We can observe that, in spite of the differences among the approaches, results are in very good agreement. Note that, to compute these results, we have first run testbed experiments and recorded the latency while sending very few

requests, so as to capture the average time to reach the servers in absence of congestion (reported in the first column of the table). Afterward, we have simulated and modeled the behavior of the policies under the same operational conditions.

The matching between model and simulation is extremely good, which validates our model under ideally stable network conditions. However, some discrepancies can be observed when considering LENNON and, in general, testbed results.

These differences are due to two main causes. The first is that the testbed includes the effects of background traffic, which is ignored in model and simulations because, of course, we could not measure the background in the cell and in the Internet in general.
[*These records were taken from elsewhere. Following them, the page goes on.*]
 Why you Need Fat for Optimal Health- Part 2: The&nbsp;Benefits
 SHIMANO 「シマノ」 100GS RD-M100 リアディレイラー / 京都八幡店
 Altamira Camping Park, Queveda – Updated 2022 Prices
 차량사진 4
We have minimized the impact of background traffic by running experiments at night¹. The second and most important cause is that in simulations and testbed experiments, the state of edge and cloud is only estimated by observing what flows through the proxy. The magnitude of the error due to state estimation depends on the load, which we have in turn estimated from the RTT between proxy and servers and used in the model. For instance, with a typical RTT of 0.15 ms between proxy and edge, the error resulting from considering exactly 200 services per second instead of the real value—

which is a Poisson number with average up to 200—is a r.v.
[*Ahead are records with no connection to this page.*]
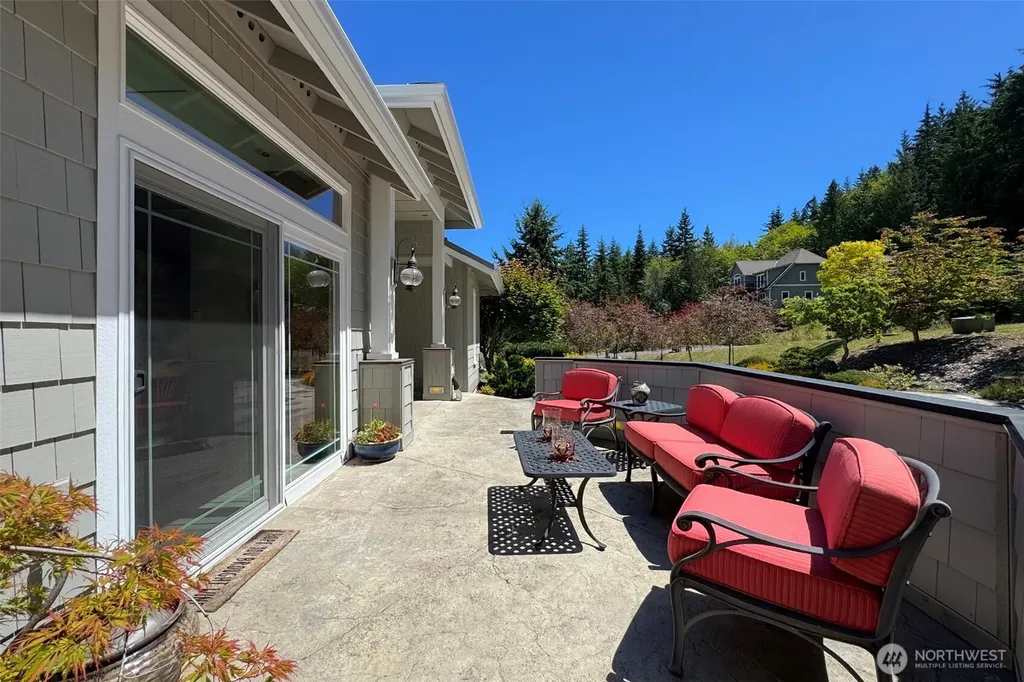 364 Maletti Hill Road Port Angeles WA 98362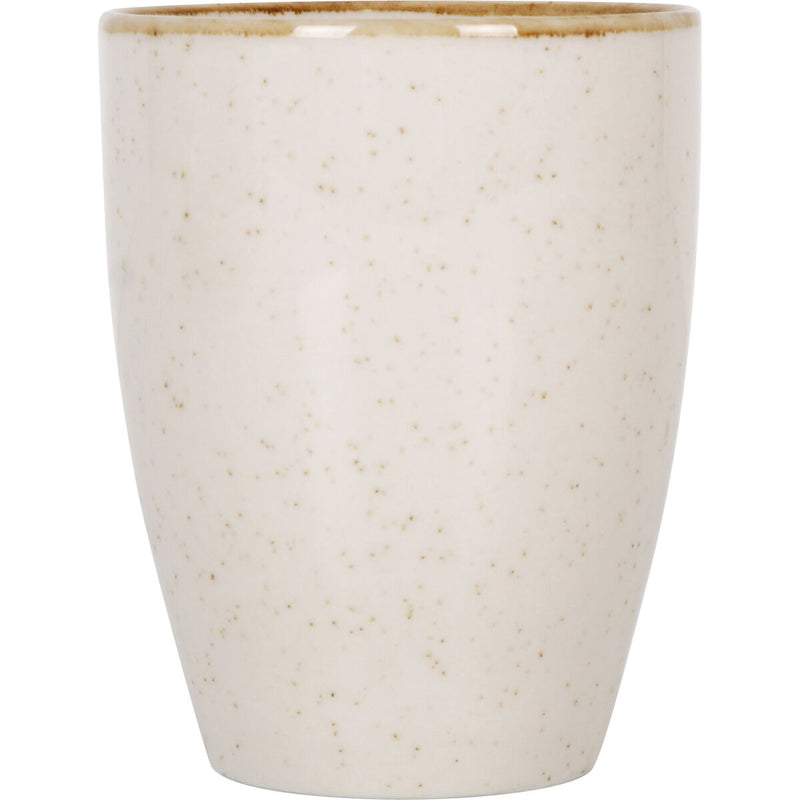 V4H341F82B7AB42776235A8AEED8D96D188R7403028P3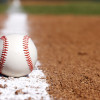 Baseball-Infield-Chalk-Line-Article-201504021612.jpg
with variance equal at most to 0.03, i.e., σ/kE= 0.005, which explains the good match for MCCLOUD results even if our estimate of the error parameter were not too precise. At the cloud, instead, with an RTT of about 25 ms and a capacity of 2000 services/s, the variance of the error can go up to 50, hence σ/kC = 0.142, with some uncertainty that justifies a small mismatch in the table.

VII. RELATEDWORK

Edge computing aims to bring computing capabilities within the radio access network as close as possible to UEs (see [2], [3] and the references therein). This technology expands the computational capabilities of mobile devices by moving their computations to either cloud servers (usually far from the place where the request is generated) or servers that are close to the end users. Edge and Fog servers are different instances of these servers located close to base stations.
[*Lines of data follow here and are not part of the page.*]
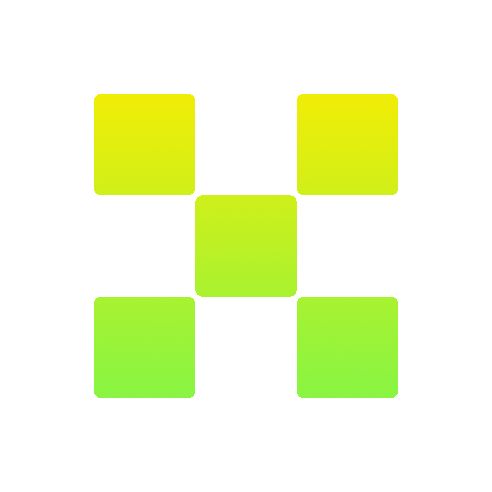 比特儿交易所安卓版下载与使用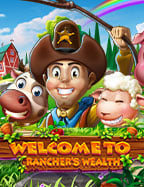 คา สิ โน เสือ มังกรเกมส์ สล็อต ทดลอง เล่น ต้องลองสนุกแล้ว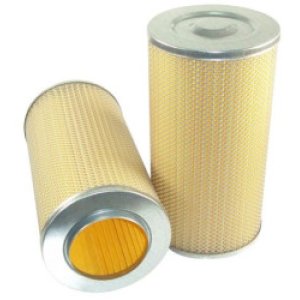 Воздушный фильтр HIFI Filter ASR 985102AG009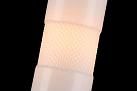 Купить Подвесной светильник Maytoni Toledo F011-11-W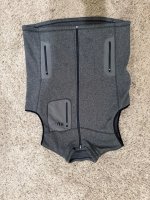 IMG_0318.jpeg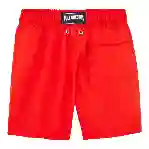 صورة Erkek Çocuk Jim Mayo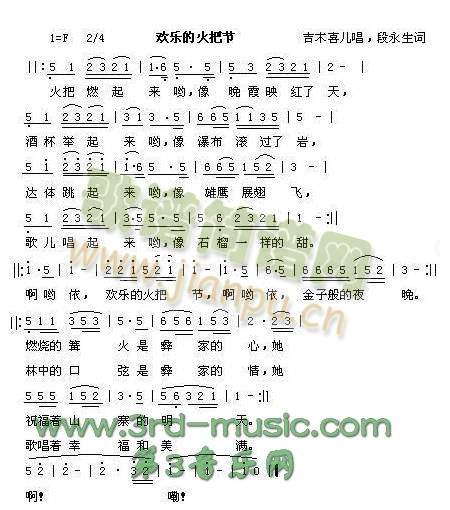 �g��(l�� )�Ļ�ѹ�(������(l�� )�V)1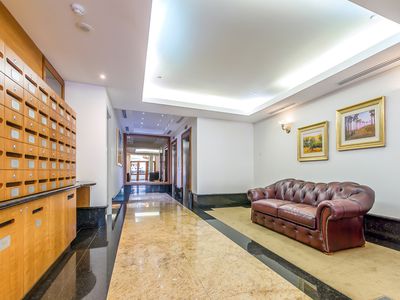 310 / 2 St Georges Terrace, Perth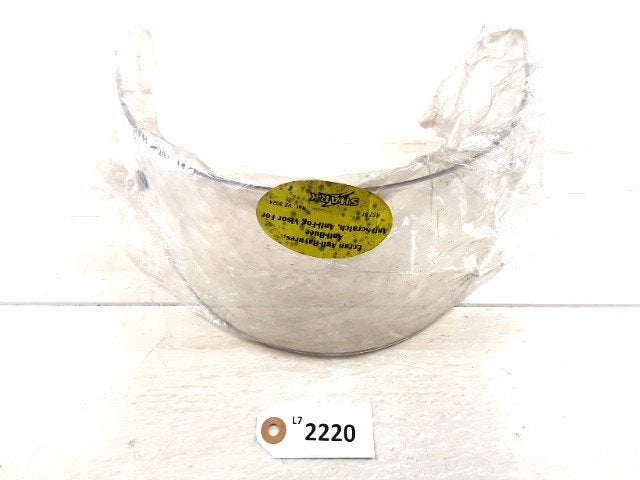 Helm D1-37947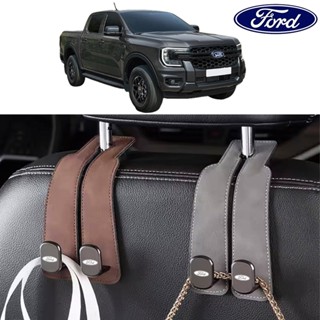 FORD Everest Platinum Sport Active Ranger Super Duty Raptor …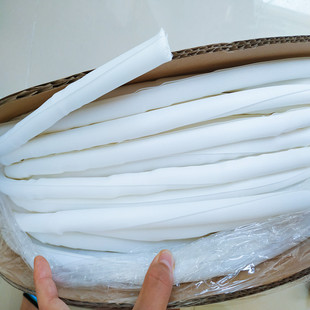 �Ծ�ʽ��ȼ�����׹��_�ھ�����ĥ늾���|��܇�����p�@���z���o��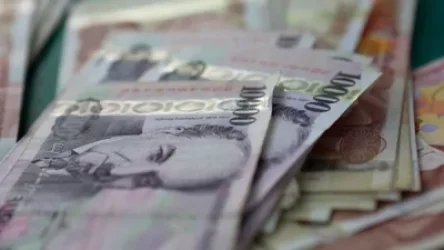 Իրազեկում՝ կենսաթոշակի վճարման վերաբերյալ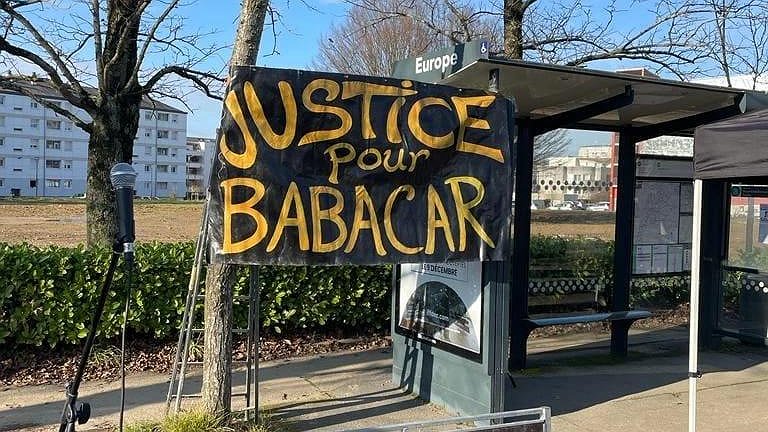 Illustration - L'impunité policière continue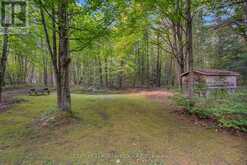 116 MILL POND SIDE ROAD | Coldwater Ontario | Slide Image Forty-eight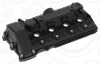 Кришка клапанів BMW 5 (E60)/X5 (E53/E70) 3.6-4.8 01-08 (N62) (5-8 цилиндр) ELRING B34.760 (фото 3)
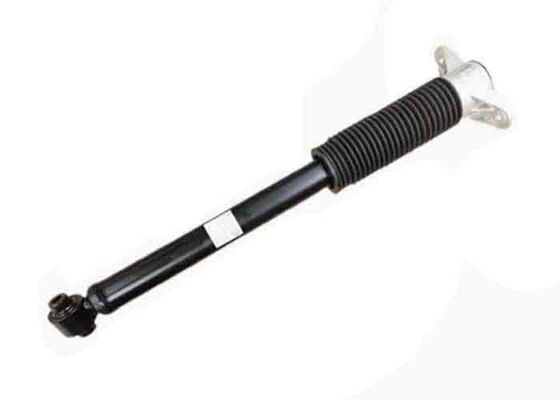 8346743 Rear Left & Right Shock Absorber Struts Assy For Tesla Model 3 2017-2021 Model Y 2020-2023 AWD RWD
The problem addressed in our paper is called in different ways in the edge/cloud computing literature: computation offloading, server selection, request routing. Different names emphasize different aspects of the problem. The authors of [10] provide an interesting taxonomy of different approaches to computation offloading in edge/cloud systems that allows a precise positioning of our proposal. In particular, our algorithms can be seen as instances of centralized offloading schemes with a cloud infrastructure and a single edge server.

Our scheme is centralized because the offloading destination, that is, either edge or cloud, is determined by a decision maker (that in some cases uses information on the status of the servers). Although the literature on offloading strategies is quite wide and varied (see for instance the references in [10]),

1Minimizing the impact of background traffic is necessary, although our model and simulator can account for it, because we cannot measure or control background traffic in the testbed, and thus we cannot study equivalent configurations with model, simulation and testbed, unless the background traffic is close to zero.